TASK:
Find the line containing "In spatial terms, is", then print it and each following line through the end of the records, exactly and with nothing added; leave out any pictures.

***

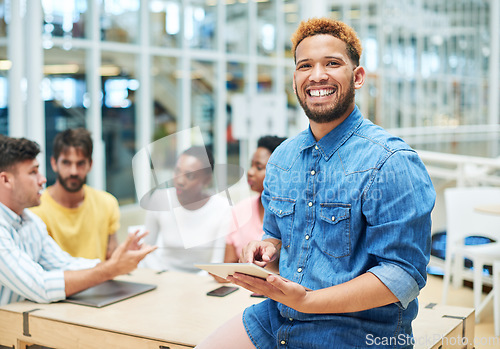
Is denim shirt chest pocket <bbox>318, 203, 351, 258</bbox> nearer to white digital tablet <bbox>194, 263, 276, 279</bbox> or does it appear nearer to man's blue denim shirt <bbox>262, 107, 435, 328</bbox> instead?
man's blue denim shirt <bbox>262, 107, 435, 328</bbox>

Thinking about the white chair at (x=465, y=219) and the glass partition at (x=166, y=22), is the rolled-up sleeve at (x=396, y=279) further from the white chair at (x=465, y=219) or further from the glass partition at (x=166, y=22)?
the glass partition at (x=166, y=22)

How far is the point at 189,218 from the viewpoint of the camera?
2709 millimetres

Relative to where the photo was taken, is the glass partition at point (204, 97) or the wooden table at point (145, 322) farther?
the glass partition at point (204, 97)

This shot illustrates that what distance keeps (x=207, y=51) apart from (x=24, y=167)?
15.7ft

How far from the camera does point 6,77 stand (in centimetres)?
453

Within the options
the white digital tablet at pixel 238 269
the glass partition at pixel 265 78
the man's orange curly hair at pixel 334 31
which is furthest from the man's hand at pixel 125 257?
the glass partition at pixel 265 78

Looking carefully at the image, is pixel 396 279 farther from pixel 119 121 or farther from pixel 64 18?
pixel 119 121

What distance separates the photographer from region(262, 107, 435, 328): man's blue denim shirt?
1321 millimetres

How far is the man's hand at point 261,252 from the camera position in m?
1.50

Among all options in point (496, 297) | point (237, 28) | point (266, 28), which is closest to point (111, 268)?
point (496, 297)

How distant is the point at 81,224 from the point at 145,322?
4.46 ft

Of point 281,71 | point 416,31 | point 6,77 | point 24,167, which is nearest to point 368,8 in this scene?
point 416,31

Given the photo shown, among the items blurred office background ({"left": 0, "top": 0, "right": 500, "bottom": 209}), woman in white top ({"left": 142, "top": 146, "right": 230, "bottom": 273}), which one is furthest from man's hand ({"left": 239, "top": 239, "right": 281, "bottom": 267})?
blurred office background ({"left": 0, "top": 0, "right": 500, "bottom": 209})

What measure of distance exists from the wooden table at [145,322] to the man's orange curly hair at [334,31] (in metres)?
0.98
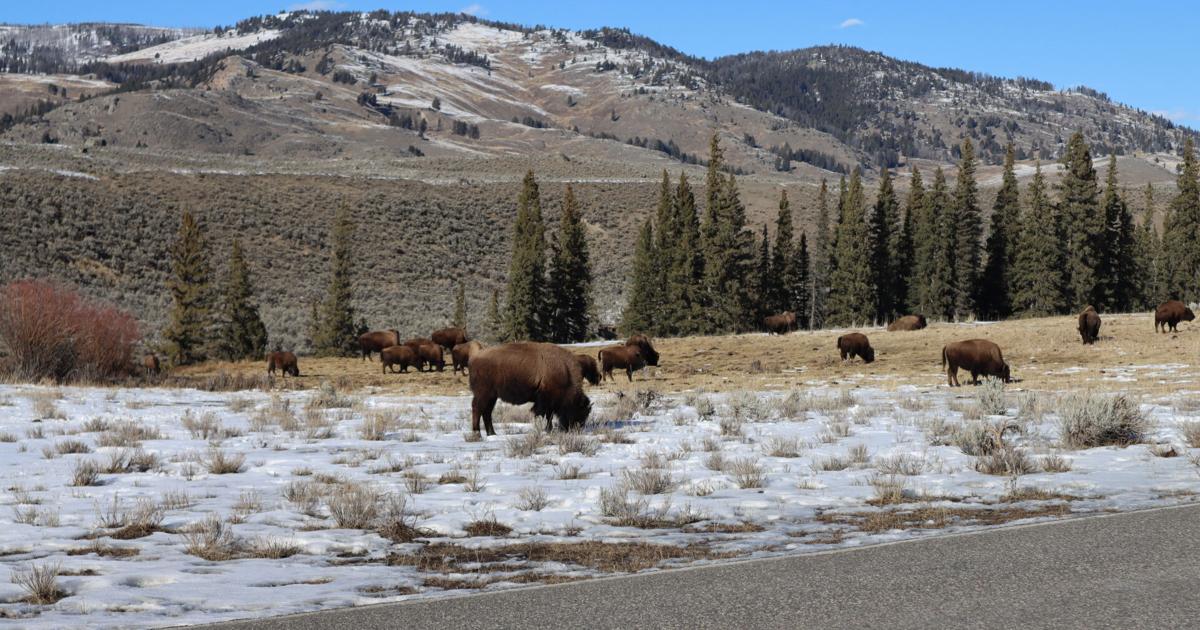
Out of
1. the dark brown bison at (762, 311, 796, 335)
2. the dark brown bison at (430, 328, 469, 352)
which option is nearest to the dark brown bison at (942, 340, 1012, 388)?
the dark brown bison at (430, 328, 469, 352)

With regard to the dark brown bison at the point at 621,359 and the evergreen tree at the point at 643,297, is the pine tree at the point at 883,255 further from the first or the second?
the dark brown bison at the point at 621,359

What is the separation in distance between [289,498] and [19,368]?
61.0 feet

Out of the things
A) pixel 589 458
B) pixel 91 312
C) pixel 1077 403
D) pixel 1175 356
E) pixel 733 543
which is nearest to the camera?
pixel 733 543

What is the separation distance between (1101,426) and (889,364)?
835 inches

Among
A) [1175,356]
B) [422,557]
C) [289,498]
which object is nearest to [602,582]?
[422,557]

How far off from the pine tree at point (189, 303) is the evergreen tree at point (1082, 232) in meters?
54.5

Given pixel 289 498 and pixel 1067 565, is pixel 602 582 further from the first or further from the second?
pixel 289 498

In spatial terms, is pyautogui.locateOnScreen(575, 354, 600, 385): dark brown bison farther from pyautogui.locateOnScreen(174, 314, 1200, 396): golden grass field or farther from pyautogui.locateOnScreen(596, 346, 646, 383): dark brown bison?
pyautogui.locateOnScreen(596, 346, 646, 383): dark brown bison

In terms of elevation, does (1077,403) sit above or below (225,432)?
above

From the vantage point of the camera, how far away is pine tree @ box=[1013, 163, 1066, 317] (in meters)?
66.4

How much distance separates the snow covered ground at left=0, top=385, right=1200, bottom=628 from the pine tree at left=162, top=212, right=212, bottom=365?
3602cm

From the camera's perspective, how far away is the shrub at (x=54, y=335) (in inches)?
952

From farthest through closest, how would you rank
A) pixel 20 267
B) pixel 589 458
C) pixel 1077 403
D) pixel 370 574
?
pixel 20 267
pixel 1077 403
pixel 589 458
pixel 370 574

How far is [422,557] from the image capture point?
288 inches
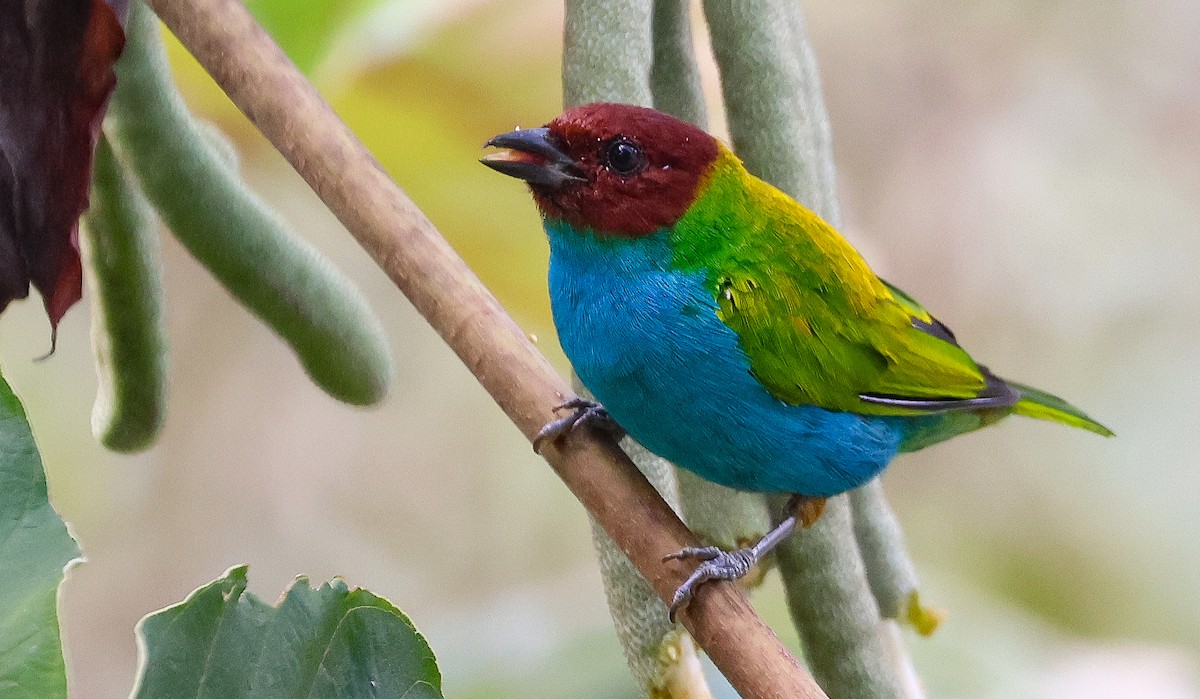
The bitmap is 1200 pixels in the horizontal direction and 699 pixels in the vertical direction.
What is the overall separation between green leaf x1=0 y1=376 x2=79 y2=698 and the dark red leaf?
0.12 meters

***

RESPONSE:
In spatial terms, is pyautogui.locateOnScreen(575, 354, 600, 385): dark brown bison farther from pyautogui.locateOnScreen(174, 314, 1200, 396): golden grass field or farther from pyautogui.locateOnScreen(596, 346, 646, 383): dark brown bison?
pyautogui.locateOnScreen(596, 346, 646, 383): dark brown bison

In terms of elevation, does (1077,403) sit above or below (225,432)?
above

From the vantage point of the camera, how far away is pine tree @ box=[1013, 163, 1066, 317] (in meters)?
66.4

How much distance separates the snow covered ground at left=0, top=385, right=1200, bottom=628 from the pine tree at left=162, top=212, right=212, bottom=365?
3602cm

From the camera's perspective, how far away is the shrub at (x=54, y=335) (in inches)?
952

From farthest through closest, how would you rank
A) pixel 20 267
B) pixel 589 458
C) pixel 1077 403
D) pixel 370 574
?
pixel 20 267
pixel 1077 403
pixel 589 458
pixel 370 574

How far is [422,557] from the image capture point?
288 inches
The bitmap is 1200 pixels in the horizontal direction and 699 pixels in the vertical direction.
What is the overall separation between green leaf x1=0 y1=376 x2=79 y2=698 and the dark red leaf?
0.12 meters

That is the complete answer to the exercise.